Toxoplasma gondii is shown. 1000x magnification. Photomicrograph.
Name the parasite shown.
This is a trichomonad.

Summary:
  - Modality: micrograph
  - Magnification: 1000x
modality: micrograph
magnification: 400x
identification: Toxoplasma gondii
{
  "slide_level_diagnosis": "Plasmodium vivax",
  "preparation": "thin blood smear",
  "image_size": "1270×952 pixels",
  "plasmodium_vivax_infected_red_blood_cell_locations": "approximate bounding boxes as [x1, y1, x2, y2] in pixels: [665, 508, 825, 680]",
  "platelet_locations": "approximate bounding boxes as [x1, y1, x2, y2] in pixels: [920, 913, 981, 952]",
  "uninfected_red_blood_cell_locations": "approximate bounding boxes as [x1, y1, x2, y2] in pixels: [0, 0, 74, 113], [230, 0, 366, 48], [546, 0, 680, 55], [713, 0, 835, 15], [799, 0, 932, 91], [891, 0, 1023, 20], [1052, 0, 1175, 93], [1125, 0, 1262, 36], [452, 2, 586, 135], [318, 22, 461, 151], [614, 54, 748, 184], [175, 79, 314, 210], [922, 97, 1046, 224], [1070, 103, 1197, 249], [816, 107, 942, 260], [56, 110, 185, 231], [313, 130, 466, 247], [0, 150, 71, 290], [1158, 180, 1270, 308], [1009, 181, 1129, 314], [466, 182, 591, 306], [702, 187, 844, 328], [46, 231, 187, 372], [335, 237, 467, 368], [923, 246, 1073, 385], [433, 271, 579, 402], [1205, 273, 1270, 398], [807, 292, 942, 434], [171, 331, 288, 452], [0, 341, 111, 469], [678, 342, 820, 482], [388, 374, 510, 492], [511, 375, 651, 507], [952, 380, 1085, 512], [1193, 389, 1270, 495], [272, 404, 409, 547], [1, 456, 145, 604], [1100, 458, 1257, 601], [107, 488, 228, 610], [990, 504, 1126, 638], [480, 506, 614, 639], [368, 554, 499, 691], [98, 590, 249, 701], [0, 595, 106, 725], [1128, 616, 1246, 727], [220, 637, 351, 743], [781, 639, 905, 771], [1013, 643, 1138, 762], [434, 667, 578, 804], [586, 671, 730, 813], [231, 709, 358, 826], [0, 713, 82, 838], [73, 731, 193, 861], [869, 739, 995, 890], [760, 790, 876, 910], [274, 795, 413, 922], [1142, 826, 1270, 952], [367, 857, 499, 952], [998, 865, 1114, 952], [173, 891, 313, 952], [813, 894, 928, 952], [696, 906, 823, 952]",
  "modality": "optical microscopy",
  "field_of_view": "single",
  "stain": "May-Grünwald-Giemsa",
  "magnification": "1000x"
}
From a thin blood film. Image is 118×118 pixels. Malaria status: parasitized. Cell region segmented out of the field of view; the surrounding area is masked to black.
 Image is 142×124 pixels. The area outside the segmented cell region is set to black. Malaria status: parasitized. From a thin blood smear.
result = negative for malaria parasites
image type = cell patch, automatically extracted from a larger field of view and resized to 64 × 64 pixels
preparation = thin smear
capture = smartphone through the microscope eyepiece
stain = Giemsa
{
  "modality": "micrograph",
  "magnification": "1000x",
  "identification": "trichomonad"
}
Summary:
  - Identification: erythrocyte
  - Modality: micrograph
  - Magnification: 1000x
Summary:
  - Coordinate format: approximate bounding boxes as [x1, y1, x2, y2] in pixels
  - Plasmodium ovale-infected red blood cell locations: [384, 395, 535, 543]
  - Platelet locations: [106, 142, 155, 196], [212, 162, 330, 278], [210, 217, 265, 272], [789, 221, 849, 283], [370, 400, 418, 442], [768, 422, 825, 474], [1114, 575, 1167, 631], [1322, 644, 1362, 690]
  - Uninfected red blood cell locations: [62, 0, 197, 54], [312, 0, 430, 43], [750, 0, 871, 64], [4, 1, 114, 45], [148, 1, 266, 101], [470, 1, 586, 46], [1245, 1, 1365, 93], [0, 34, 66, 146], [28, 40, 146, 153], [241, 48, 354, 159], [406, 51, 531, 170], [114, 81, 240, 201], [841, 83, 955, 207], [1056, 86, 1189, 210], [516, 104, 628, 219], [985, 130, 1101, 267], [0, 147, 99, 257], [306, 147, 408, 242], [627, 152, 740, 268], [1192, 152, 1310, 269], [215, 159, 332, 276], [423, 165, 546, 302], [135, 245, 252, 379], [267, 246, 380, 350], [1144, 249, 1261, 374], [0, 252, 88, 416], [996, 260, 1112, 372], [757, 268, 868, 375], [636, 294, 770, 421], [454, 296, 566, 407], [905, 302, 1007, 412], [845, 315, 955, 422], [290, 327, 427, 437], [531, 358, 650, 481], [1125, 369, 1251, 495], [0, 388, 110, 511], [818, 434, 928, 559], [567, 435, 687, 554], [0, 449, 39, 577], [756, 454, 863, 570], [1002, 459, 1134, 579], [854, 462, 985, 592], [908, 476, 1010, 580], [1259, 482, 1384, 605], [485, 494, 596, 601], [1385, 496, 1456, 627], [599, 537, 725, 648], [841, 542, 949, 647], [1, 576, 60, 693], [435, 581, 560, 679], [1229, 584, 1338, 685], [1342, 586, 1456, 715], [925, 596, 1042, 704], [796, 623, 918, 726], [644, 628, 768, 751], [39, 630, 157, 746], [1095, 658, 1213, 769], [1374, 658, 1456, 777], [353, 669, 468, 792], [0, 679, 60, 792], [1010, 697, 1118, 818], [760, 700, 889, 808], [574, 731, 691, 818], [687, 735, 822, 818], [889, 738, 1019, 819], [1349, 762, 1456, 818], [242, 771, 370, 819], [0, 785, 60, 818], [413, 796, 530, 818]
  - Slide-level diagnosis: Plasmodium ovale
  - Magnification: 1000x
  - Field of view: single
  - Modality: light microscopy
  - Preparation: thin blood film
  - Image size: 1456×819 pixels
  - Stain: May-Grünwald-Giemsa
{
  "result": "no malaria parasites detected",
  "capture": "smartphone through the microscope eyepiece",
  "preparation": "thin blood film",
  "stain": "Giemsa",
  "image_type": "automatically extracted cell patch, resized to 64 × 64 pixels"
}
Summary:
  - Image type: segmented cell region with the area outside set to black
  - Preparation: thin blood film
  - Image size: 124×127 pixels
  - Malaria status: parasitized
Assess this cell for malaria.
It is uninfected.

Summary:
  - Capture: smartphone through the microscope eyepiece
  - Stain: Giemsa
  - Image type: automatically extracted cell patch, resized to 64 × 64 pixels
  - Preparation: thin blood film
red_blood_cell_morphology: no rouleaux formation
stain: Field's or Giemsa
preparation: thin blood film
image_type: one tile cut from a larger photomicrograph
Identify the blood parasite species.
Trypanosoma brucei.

....................

--- Work instructions ---
Print the records above exactly as written.

--- Task result ---
Toxoplasma gondii is shown. 1000x magnification. Photomicrograph.
Name the parasite shown.
This is a trichomonad.

Summary:
  - Modality: micrograph
  - Magnification: 1000x
modality: micrograph
magnification: 400x
identification: Toxoplasma gondii
{
  "slide_level_diagnosis": "Plasmodium vivax",
  "preparation": "thin blood smear",
  "image_size": "1270×952 pixels",
  "plasmodium_vivax_infected_red_blood_cell_locations": "approximate bounding boxes as [x1, y1, x2, y2] in pixels: [665, 508, 825, 680]",
  "platelet_locations": "approximate bounding boxes as [x1, y1, x2, y2] in pixels: [920, 913, 981, 952]",
  "uninfected_red_blood_cell_locations": "approximate bounding boxes as [x1, y1, x2, y2] in pixels: [0, 0, 74, 113], [230, 0, 366, 48], [546, 0, 680, 55], [713, 0, 835, 15], [799, 0, 932, 91], [891, 0, 1023, 20], [1052, 0, 1175, 93], [1125, 0, 1262, 36], [452, 2, 586, 135], [318, 22, 461, 151], [614, 54, 748, 184], [175, 79, 314, 210], [922, 97, 1046, 224], [1070, 103, 1197, 249], [816, 107, 942, 260], [56, 110, 185, 231], [313, 130, 466, 247], [0, 150, 71, 290], [1158, 180, 1270, 308], [1009, 181, 1129, 314], [466, 182, 591, 306], [702, 187, 844, 328], [46, 231, 187, 372], [335, 237, 467, 368], [923, 246, 1073, 385], [433, 271, 579, 402], [1205, 273, 1270, 398], [807, 292, 942, 434], [171, 331, 288, 452], [0, 341, 111, 469], [678, 342, 820, 482], [388, 374, 510, 492], [511, 375, 651, 507], [952, 380, 1085, 512], [1193, 389, 1270, 495], [272, 404, 409, 547], [1, 456, 145, 604], [1100, 458, 1257, 601], [107, 488, 228, 610], [990, 504, 1126, 638], [480, 506, 614, 639], [368, 554, 499, 691], [98, 590, 249, 701], [0, 595, 106, 725], [1128, 616, 1246, 727], [220, 637, 351, 743], [781, 639, 905, 771], [1013, 643, 1138, 762], [434, 667, 578, 804], [586, 671, 730, 813], [231, 709, 358, 826], [0, 713, 82, 838], [73, 731, 193, 861], [869, 739, 995, 890], [760, 790, 876, 910], [274, 795, 413, 922], [1142, 826, 1270, 952], [367, 857, 499, 952], [998, 865, 1114, 952], [173, 891, 313, 952], [813, 894, 928, 952], [696, 906, 823, 952]",
  "modality": "optical microscopy",
  "field_of_view": "single",
  "stain": "May-Grünwald-Giemsa",
  "magnification": "1000x"
}
From a thin blood film. Image is 118×118 pixels. Malaria status: parasitized. Cell region segmented out of the field of view; the surrounding area is masked to black.
 Image is 142×124 pixels. The area outside the segmented cell region is set to black. Malaria status: parasitized. From a thin blood smear.
result = negative for malaria parasites
image type = cell patch, automatically extracted from a larger field of view and resized to 64 × 64 pixels
preparation = thin smear
capture = smartphone through the microscope eyepiece
stain = Giemsa
{
  "modality": "micrograph",
  "magnification": "1000x",
  "identification": "trichomonad"
}
Summary:
  - Identification: erythrocyte
  - Modality: micrograph
  - Magnification: 1000x
Summary:
  - Coordinate format: approximate bounding boxes as [x1, y1, x2, y2] in pixels
  - Plasmodium ovale-infected red blood cell locations: [384, 395, 535, 543]
  - Platelet locations: [106, 142, 155, 196], [212, 162, 330, 278], [210, 217, 265, 272], [789, 221, 849, 283], [370, 400, 418, 442], [768, 422, 825, 474], [1114, 575, 1167, 631], [1322, 644, 1362, 690]
  - Uninfected red blood cell locations: [62, 0, 197, 54], [312, 0, 430, 43], [750, 0, 871, 64], [4, 1, 114, 45], [148, 1, 266, 101], [470, 1, 586, 46], [1245, 1, 1365, 93], [0, 34, 66, 146], [28, 40, 146, 153], [241, 48, 354, 159], [406, 51, 531, 170], [114, 81, 240, 201], [841, 83, 955, 207], [1056, 86, 1189, 210], [516, 104, 628, 219], [985, 130, 1101, 267], [0, 147, 99, 257], [306, 147, 408, 242], [627, 152, 740, 268], [1192, 152, 1310, 269], [215, 159, 332, 276], [423, 165, 546, 302], [135, 245, 252, 379], [267, 246, 380, 350], [1144, 249, 1261, 374], [0, 252, 88, 416], [996, 260, 1112, 372], [757, 268, 868, 375], [636, 294, 770, 421], [454, 296, 566, 407], [905, 302, 1007, 412], [845, 315, 955, 422], [290, 327, 427, 437], [531, 358, 650, 481], [1125, 369, 1251, 495], [0, 388, 110, 511], [818, 434, 928, 559], [567, 435, 687, 554], [0, 449, 39, 577], [756, 454, 863, 570], [1002, 459, 1134, 579], [854, 462, 985, 592], [908, 476, 1010, 580], [1259, 482, 1384, 605], [485, 494, 596, 601], [1385, 496, 1456, 627], [599, 537, 725, 648], [841, 542, 949, 647], [1, 576, 60, 693], [435, 581, 560, 679], [1229, 584, 1338, 685], [1342, 586, 1456, 715], [925, 596, 1042, 704], [796, 623, 918, 726], [644, 628, 768, 751], [39, 630, 157, 746], [1095, 658, 1213, 769], [1374, 658, 1456, 777], [353, 669, 468, 792], [0, 679, 60, 792], [1010, 697, 1118, 818], [760, 700, 889, 808], [574, 731, 691, 818], [687, 735, 822, 818], [889, 738, 1019, 819], [1349, 762, 1456, 818], [242, 771, 370, 819], [0, 785, 60, 818], [413, 796, 530, 818]
  - Slide-level diagnosis: Plasmodium ovale
  - Magnification: 1000x
  - Field of view: single
  - Modality: light microscopy
  - Preparation: thin blood film
  - Image size: 1456×819 pixels
  - Stain: May-Grünwald-Giemsa
{
  "result": "no malaria parasites detected",
  "capture": "smartphone through the microscope eyepiece",
  "preparation": "thin blood film",
  "stain": "Giemsa",
  "image_type": "automatically extracted cell patch, resized to 64 × 64 pixels"
}
Summary:
  - Image type: segmented cell region with the area outside set to black
  - Preparation: thin blood film
  - Image size: 124×127 pixels
  - Malaria status: parasitized
Assess this cell for malaria.
It is uninfected.

Summary:
  - Capture: smartphone through the microscope eyepiece
  - Stain: Giemsa
  - Image type: automatically extracted cell patch, resized to 64 × 64 pixels
  - Preparation: thin blood film
red_blood_cell_morphology: no rouleaux formation
stain: Field's or Giemsa
preparation: thin blood film
image_type: one tile cut from a larger photomicrograph
Identify the blood parasite species.
Trypanosoma brucei.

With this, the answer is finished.